I just read the comments for the sociology of it. Thoughts: 1) Scientific literacy is shaky. In a less capitalist world, science teachers would have more autonomy relative to communities and international education reform/software sales campaigns, and people could learn about the role of theory (and contested theory) in the scientific method, epigenetics v. genetics, etc. I appreciate the efforts of people who clarify or further explain the scientific theory that is being briefly introduced in this pop science article. 2) FYI, the number of generations it takes to produce either a highly-reproduced (conserved) mutation (genetics) or methylation/gene suppression or activation (epigenetics) is very variable, depending on what the system is (melanin in the skin organ, for example). So it’s quite plausible that Northern Europeans and some Asians reproduced a low-melanin mutation over a longer period of time than Inuit have lived in the Arctic. As well, as someone above intuits, darker Inuit skin color does not support a couple of anthropologists’ recent ontological-turn theory, or some indigenous Americans’ cosmological-political claim that indigenous Americans have lived in the Americas since the dawn of time. 3) People have a lot of feels about race.

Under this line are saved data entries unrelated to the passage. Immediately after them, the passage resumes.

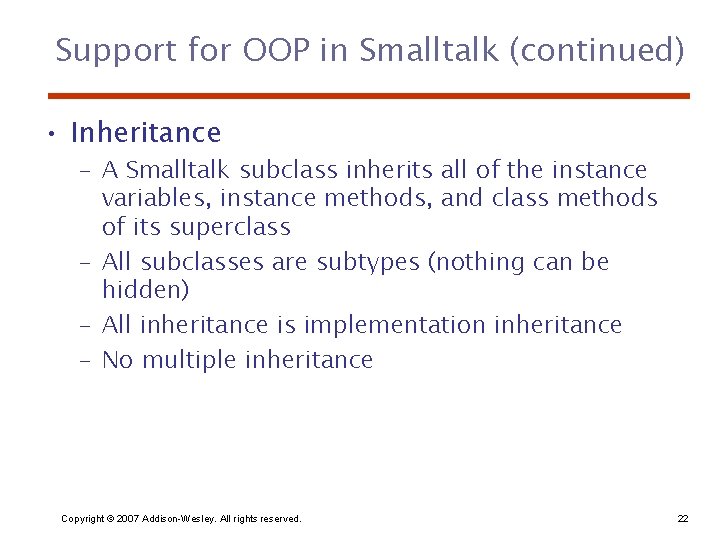 Support for OOP in Smalltalk (continued)

• Inheritance
– A Smalltalk subclass inherits all of the instance variables, instance methods, and class methods of its superclass
– All subclasses are subtypes (nothing can be hidden)
– All inheritance is implementation inheritance
– No multiple inheritance

Copyright © 2007 Addison-Wesley. All rights reserved.

22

Of course. Because it’s an historical social construction that still determines life chances, so: A lot at stake. A lot to claim, police, emote.
I have been able to meet a few Siberian people and they were paler than Europeans without any pinkish undertones. If it takes 20,000 years to change skin tone wouldn’t they already be pale if they are definitively directly related to Siberians and mongolians? There are just too many contradictions
Vit D might well play a role in skin colour.I would however like to youry if the sun had an effect on the shape of your nose and eyes? Thinking of the very distinct differance in the noses (broad) in african people and chinese people (slit eyes) compared to the narrow noses and thin lips of white people.Does anyone know where this distinct differance comes from?.